Long term prediction

Pony Biam! edited this page Jun 7, 2020 · 10 revisions

A simple long term predictive LightGBM model can be found in this notebook. The model was trained with one year data (2016) in order to predict the following year (2017).



Based on the exploratory data analysis a simple feature engineering was performed. Based on EDA of meter readings:

  • Healthcare, Food sales and services and Utility usages shows the highest meter reading values.
  • Hotwater meter shows the highest meter reading values.
  • Monthly behaviour (meter-reading median) shows higher readings in warm season.
  • Hourly behaviour (meter-reading median) shows higher values from 6 to 19 hs.
  • Weekday behaviour: lowers during weekends.
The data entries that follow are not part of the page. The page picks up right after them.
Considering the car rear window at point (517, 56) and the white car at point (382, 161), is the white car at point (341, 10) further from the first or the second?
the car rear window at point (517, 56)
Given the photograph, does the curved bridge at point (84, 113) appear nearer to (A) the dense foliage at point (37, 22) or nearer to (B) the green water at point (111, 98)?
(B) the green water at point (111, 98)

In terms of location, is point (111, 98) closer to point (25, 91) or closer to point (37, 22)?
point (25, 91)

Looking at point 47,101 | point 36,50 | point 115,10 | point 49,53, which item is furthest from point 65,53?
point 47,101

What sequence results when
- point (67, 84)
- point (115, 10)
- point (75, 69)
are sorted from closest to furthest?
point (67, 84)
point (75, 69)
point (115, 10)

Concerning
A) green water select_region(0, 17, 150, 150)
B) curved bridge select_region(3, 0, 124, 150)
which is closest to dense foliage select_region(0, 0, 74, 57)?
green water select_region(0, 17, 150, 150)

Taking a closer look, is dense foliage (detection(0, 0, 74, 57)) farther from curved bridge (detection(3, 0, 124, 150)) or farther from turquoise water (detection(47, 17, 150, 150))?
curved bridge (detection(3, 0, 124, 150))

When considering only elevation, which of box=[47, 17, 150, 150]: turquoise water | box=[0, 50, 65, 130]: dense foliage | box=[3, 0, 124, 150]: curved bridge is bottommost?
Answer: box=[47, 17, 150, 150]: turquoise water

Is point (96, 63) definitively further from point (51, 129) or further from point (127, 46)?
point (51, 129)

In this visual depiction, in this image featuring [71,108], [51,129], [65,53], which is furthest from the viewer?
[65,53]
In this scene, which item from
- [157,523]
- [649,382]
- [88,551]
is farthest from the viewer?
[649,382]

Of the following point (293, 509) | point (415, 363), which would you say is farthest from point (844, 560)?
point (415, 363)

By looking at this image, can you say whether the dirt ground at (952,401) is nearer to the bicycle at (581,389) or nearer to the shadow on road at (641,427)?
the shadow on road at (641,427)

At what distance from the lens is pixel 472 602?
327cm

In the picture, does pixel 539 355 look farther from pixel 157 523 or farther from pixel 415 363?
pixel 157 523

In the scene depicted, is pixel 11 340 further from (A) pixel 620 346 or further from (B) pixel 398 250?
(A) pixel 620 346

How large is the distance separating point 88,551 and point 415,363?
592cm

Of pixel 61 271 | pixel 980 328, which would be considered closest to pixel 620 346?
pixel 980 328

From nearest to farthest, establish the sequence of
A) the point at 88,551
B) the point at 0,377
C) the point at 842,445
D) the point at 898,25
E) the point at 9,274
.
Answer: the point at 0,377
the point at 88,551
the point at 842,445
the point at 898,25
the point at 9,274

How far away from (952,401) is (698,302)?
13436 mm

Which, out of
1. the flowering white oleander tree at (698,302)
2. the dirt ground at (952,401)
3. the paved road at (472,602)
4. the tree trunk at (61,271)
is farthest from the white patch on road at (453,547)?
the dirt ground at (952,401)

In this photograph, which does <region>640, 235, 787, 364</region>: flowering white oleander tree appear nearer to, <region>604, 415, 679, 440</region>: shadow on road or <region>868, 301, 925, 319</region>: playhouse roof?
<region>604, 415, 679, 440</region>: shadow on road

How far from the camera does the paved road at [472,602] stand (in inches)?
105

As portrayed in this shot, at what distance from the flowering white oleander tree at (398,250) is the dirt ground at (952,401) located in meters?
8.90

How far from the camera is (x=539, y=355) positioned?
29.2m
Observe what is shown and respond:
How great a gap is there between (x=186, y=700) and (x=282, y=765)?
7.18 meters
In the following section can be found the features selected, transformed and created.


the following features were selected from each data set:

  • Building metadata
    • Building ID*
    • Site ID*
    • Primary space usage
    • Building size (sqm)
  • Weather data
    • Timestamp*
    • Site ID*
    • Air temperature
  • Meter reading data
    • Timestamp*
    • Building ID*
    • meter
    • meter reading (target)


The following features were transformed:

  • primaryspaceusage categories (16) were reduced to food sales and services, healthcare, food sales and services, utility and other
  • meter categories (8) were preserved


The following features were created:

  • month
  • day of the week
  • hour of the day

Final features

  • Timestamp*
  • Site ID
  • Building ID
  • Month
  • Hour
  • Day of the week
  • Usage (4 levels: healthcare, food, utility, other)
  • Building size (sqm)
  • Air temperature
  • Meter (8 levels)
  • Meter reading / target


Parameters for this model were not tuned, but were manually modified to perform better than default.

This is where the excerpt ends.